Key examples distinguish the sharpness of these results:

In $\mathbb{R}^3$ , cubes have planar sections which are centrally symmetric (squares or regular hexagons), but the cube itself is not a body of revolution. This highlights the necessity of dimension or additional hypotheses in certain structure theorems (Zawalski, 2023).
It is possible for an origin-symmetric convex body to have all projections unconditional, yet not be an ellipsoid or body of revolution (Myroshnychenko et al., 2016).

Persistent open questions include the determination of bodies from projections subject to various symmetry constraints, as well as local versions of isotropy-induced constancy.
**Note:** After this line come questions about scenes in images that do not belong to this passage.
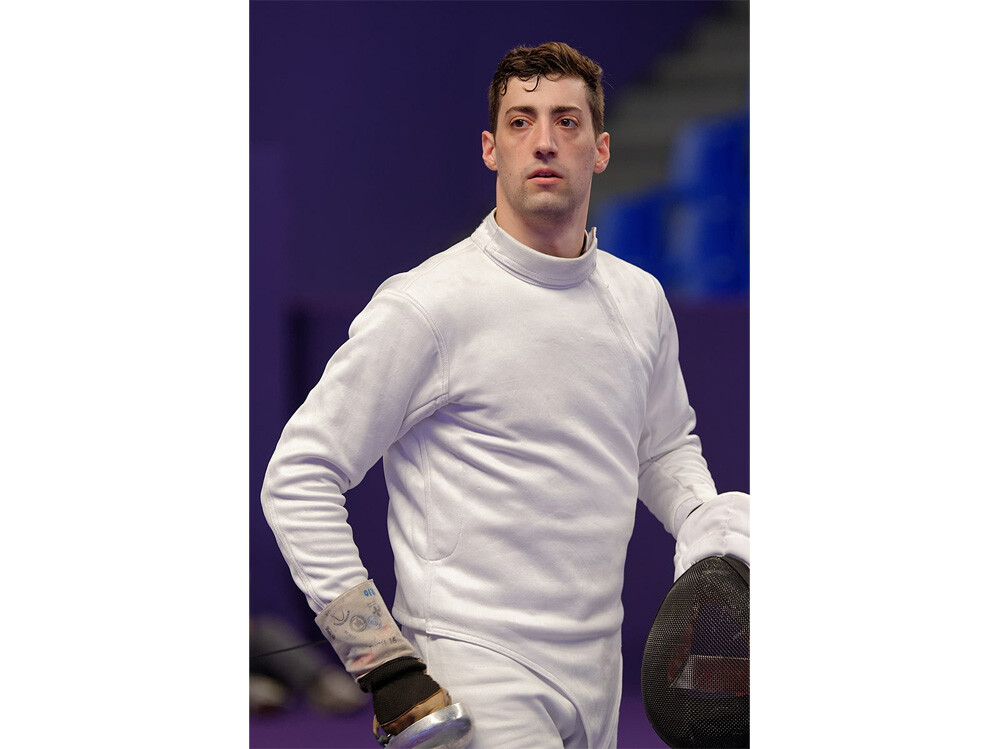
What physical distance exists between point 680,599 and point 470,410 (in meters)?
0.52

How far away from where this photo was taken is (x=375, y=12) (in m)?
2.53

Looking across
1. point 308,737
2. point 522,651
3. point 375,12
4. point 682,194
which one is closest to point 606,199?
point 682,194

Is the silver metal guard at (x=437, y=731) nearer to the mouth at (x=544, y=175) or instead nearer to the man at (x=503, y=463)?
the man at (x=503, y=463)

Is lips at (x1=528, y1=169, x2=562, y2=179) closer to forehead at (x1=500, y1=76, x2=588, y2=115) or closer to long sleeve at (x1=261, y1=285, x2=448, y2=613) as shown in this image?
forehead at (x1=500, y1=76, x2=588, y2=115)

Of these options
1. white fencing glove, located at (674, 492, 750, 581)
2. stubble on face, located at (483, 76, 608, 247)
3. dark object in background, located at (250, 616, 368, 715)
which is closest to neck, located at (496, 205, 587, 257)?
stubble on face, located at (483, 76, 608, 247)

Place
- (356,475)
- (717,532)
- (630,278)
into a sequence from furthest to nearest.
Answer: (630,278) < (717,532) < (356,475)

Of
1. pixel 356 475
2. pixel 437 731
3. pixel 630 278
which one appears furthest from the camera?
pixel 630 278

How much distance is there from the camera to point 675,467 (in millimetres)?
2367

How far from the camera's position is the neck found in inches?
85.0

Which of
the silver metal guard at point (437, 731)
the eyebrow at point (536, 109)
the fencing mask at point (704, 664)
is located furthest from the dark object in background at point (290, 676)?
the eyebrow at point (536, 109)

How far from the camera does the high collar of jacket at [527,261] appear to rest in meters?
2.13

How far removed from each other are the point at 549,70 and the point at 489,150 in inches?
7.5

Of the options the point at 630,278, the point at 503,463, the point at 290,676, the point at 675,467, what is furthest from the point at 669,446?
the point at 290,676

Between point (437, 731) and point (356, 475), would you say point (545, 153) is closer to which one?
point (356, 475)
For example, whether all projections being affine images of completely symmetric sets implies that the body is an origin-symmetric ellipsoid remains unresolved (Myroshnychenko et al., 2016).

7. Impact in Convex Geometry and Functional Analysis

Origin-symmetric star bodies form the analytic and geometric basis for multiple characterizations and rigidity phenomena in high-dimensional convex geometry. They bridge convex analysis, isotropic measures, and integral-geometric transforms, serving as test objects for symmetry detection, normed space structure, and affine classification. Their centrality is evident in major advances such as the resolution of Banach's isometric-subspace problem (Zhang, 4 Dec 2025), explicit reconstructions in tomography (Rubin, 2016), and symmetry-based criteria for uniqueness and stability (1411.44801611.09443).

The study of origin-symmetric star bodies remains a fertile intersection of geometry, analysis, and algebraic symmetry, with ongoing research probing the delicate interactions between local section data, global geometry, and symmetry constraints.